Cheery Cherry Cheer

Here I go again, hazarding a guess as to what plant I found in the woods on a recent ramble. I think I can say without being chary that these are cherries. They look like cherries, the bark of the tree they were attached to looked like cherry tree bark. And according to no lessor source that the Missouri Department of Conservation, black cherry trees can be found in every county in the state. I actually have far more cherry trees in my forest that I would expect to find. This one is growing on a comparatively dry ridge top, which isn't the preferred habitat. I've found them in all of the "zones" of Roundrock, but the biggest one I've identified thus far -- maybe a foot diameter trunk -- grows beside the road at the western end of the property; this is where the soil is deep and rock free (mostly). This tree is also leaning over the road, and I always expect to find it fallen on the road when we visit the woods. Should that ever happen, I will cut the longest length of it I can and present it to my good friend Duff for his wood shop. He carves, he makes furniture, and he otherwise is in good with the wood gods to have all of his skill (also, lotsa tools). The reason I wouldn't expect to find many cherry trees in my forest is because the land was once part of a cattle ranch. The twigs, leaves, and bark of this tree contain prussic acid, and if they are consumed by cattle, the poor beasts can bloat and die. I imagine that the ranchers would have cut down any cherry trees they found to protect their livestock, and this may account for the occasional stump we find that was from a tree clearly too small to have been selected for timber. The cattle ranch stopped operation, at least in my part of the forest, thirty years ago, and this may account for why nearly all of the cherry trees I have come across are comparatively young and small. They are mostly saplings that beaver could feed on if we had any of those. Perhaps they are upstart trees in the years since the ranchers let the forest go fallow. (I also wonder if the presence of the poisonous cherry trees could account for the cattle bones we sometimes come across in our wandering about the forest.) Now, it is possible that I have misidentified the fruit above. Maybe those aren't cherries. Even if they aren't, though, my rambling speculations about cherry trees in the woods at Roundrock still seem valid, so go easy on my if I am wrong. Missouri calendar:
  • Beavers feed on sapling reserves.
Today in Missouri history:
  • Cardinal John Glennon, the first Catholic Cardinal west of the Mississippi, was appointed to the office on this date in 1945.

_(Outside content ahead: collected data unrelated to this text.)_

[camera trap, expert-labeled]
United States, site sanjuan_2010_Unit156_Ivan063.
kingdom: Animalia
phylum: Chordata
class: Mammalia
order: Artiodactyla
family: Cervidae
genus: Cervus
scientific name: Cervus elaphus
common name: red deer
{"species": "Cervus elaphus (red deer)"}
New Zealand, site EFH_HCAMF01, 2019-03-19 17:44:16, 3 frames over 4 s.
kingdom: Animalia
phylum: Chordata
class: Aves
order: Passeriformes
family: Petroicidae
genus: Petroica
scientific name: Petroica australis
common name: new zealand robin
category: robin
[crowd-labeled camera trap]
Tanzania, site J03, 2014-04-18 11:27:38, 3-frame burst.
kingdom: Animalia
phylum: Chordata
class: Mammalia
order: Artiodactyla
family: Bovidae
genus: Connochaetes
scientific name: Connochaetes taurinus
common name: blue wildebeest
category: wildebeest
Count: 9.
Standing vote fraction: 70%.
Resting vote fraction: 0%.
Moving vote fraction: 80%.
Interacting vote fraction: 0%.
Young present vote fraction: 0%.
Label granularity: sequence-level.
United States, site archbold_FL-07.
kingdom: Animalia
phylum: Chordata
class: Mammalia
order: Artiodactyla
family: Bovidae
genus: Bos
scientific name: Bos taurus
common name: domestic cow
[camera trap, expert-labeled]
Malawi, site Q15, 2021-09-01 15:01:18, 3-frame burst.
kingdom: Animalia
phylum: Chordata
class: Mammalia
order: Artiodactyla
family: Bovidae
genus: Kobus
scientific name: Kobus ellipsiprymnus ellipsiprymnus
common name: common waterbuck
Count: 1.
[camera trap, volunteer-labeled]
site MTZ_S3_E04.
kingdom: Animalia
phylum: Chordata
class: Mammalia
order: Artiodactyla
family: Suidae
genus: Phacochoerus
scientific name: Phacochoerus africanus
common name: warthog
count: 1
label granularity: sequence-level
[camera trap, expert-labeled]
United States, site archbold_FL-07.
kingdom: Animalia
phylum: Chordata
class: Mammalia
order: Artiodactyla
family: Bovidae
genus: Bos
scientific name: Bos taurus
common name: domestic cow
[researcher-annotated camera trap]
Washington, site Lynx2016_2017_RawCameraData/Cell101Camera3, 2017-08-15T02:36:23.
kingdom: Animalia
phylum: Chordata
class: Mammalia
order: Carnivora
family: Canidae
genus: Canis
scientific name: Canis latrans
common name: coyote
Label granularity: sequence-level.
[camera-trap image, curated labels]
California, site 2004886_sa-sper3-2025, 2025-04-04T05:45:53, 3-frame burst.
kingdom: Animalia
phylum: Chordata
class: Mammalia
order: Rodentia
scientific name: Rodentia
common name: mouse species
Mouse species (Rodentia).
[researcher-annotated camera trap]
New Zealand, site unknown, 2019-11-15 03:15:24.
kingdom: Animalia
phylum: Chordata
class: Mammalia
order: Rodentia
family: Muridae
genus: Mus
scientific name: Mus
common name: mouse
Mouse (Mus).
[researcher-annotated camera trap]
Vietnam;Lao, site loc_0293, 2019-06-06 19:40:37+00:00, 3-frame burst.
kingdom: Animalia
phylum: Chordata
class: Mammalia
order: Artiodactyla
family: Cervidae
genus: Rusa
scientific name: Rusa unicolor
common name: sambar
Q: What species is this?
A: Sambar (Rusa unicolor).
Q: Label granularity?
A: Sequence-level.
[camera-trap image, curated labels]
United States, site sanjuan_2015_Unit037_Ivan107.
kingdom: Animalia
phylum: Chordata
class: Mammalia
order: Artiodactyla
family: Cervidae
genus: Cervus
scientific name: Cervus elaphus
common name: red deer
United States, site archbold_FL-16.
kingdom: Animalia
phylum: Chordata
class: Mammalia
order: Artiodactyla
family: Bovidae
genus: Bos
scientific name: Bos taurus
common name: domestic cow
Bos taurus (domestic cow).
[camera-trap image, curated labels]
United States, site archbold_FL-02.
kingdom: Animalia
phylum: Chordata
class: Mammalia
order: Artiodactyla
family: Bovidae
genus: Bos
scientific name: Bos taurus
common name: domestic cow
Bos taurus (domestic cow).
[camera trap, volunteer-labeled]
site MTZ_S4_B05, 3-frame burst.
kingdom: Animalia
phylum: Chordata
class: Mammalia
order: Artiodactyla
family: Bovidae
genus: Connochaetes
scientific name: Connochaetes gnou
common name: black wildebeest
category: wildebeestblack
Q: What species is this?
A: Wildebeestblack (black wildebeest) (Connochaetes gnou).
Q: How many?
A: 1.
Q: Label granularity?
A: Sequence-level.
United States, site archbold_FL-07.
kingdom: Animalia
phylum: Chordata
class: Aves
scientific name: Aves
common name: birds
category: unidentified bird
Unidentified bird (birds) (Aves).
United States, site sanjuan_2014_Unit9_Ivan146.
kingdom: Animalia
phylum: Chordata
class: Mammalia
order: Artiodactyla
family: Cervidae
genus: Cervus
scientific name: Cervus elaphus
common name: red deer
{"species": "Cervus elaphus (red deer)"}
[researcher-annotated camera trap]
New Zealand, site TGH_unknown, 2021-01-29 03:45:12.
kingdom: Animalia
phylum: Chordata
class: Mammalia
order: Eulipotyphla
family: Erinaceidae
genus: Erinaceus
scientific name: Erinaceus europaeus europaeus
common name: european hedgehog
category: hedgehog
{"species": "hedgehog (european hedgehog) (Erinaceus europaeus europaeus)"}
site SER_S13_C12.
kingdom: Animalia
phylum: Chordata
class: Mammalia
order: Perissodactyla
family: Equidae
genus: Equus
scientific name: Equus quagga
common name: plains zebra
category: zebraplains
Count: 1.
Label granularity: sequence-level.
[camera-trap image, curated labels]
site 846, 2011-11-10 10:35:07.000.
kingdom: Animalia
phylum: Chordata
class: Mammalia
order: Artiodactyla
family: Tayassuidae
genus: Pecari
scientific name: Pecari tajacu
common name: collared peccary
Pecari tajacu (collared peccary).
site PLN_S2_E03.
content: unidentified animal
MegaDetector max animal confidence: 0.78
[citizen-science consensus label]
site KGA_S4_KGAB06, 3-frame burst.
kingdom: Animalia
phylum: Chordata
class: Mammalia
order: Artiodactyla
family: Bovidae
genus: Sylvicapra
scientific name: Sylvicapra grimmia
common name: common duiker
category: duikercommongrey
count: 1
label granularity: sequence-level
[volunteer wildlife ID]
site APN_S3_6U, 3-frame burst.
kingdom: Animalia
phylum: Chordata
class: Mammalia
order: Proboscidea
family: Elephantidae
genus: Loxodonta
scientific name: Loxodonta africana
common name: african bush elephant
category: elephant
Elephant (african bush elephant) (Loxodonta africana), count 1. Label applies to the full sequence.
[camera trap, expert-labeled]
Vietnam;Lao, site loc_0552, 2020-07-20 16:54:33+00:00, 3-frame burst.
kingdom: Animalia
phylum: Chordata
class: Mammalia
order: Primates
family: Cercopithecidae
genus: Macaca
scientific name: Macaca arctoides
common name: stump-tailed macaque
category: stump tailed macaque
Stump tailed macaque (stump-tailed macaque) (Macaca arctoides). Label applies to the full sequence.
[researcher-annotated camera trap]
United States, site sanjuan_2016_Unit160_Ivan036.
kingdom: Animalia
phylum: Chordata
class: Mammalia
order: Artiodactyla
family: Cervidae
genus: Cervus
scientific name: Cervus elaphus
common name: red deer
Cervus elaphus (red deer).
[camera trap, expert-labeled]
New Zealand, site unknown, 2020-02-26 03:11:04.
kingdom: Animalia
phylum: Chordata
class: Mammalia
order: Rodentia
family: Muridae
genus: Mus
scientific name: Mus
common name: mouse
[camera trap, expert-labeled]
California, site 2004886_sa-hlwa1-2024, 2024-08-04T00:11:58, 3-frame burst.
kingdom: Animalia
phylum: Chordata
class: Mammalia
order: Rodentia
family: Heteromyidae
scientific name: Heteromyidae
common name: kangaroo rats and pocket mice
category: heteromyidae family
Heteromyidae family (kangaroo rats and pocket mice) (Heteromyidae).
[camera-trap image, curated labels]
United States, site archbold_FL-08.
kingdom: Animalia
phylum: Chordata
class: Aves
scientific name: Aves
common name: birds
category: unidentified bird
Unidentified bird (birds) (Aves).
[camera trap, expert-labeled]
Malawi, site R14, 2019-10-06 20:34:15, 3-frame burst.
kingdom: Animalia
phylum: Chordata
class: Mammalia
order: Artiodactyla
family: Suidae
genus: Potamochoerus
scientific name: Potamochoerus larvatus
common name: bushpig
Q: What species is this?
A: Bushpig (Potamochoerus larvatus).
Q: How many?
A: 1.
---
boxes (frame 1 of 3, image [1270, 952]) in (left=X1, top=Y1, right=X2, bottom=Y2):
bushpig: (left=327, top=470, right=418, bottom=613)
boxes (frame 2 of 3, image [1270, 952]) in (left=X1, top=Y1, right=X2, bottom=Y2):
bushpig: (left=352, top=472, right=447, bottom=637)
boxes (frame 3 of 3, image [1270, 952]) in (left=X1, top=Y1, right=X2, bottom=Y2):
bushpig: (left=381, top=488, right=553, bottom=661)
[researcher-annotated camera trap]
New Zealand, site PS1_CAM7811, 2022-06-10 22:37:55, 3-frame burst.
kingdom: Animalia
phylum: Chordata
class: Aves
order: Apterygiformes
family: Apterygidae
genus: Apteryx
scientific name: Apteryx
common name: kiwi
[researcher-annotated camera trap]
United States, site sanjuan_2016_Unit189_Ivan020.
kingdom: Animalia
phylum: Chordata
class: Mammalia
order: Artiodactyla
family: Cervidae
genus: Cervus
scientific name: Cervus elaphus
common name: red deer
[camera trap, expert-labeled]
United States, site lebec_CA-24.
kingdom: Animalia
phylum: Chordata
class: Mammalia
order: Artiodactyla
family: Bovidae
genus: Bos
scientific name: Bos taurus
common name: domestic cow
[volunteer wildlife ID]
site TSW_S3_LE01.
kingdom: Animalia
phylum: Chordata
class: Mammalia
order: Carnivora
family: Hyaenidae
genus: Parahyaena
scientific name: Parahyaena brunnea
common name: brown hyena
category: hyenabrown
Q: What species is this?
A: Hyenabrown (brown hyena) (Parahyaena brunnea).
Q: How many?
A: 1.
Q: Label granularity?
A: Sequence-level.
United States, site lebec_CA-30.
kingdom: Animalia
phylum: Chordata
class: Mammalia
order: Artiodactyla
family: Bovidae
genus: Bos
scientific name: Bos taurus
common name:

3 Responses to “Cheery Cherry Cheer”

  1. Gin Says:

    It wouldn’t be a cherry. The attachment is wrong. Looks like a hackberry in winter, but if the bark is like a cherry, that wouldn’t be right, either. I dunno.

  2. Ed Abbey Says:

    Although black cherries are poisonous to cows, it takes a lot of them to kill a cow and they aren’t preferred forage. I’ve seen more cows dead from lightening (several dozens) than poisoning (zero).

  3. beetles in the bush Says:

    Yep – looks like hackberry to me, too.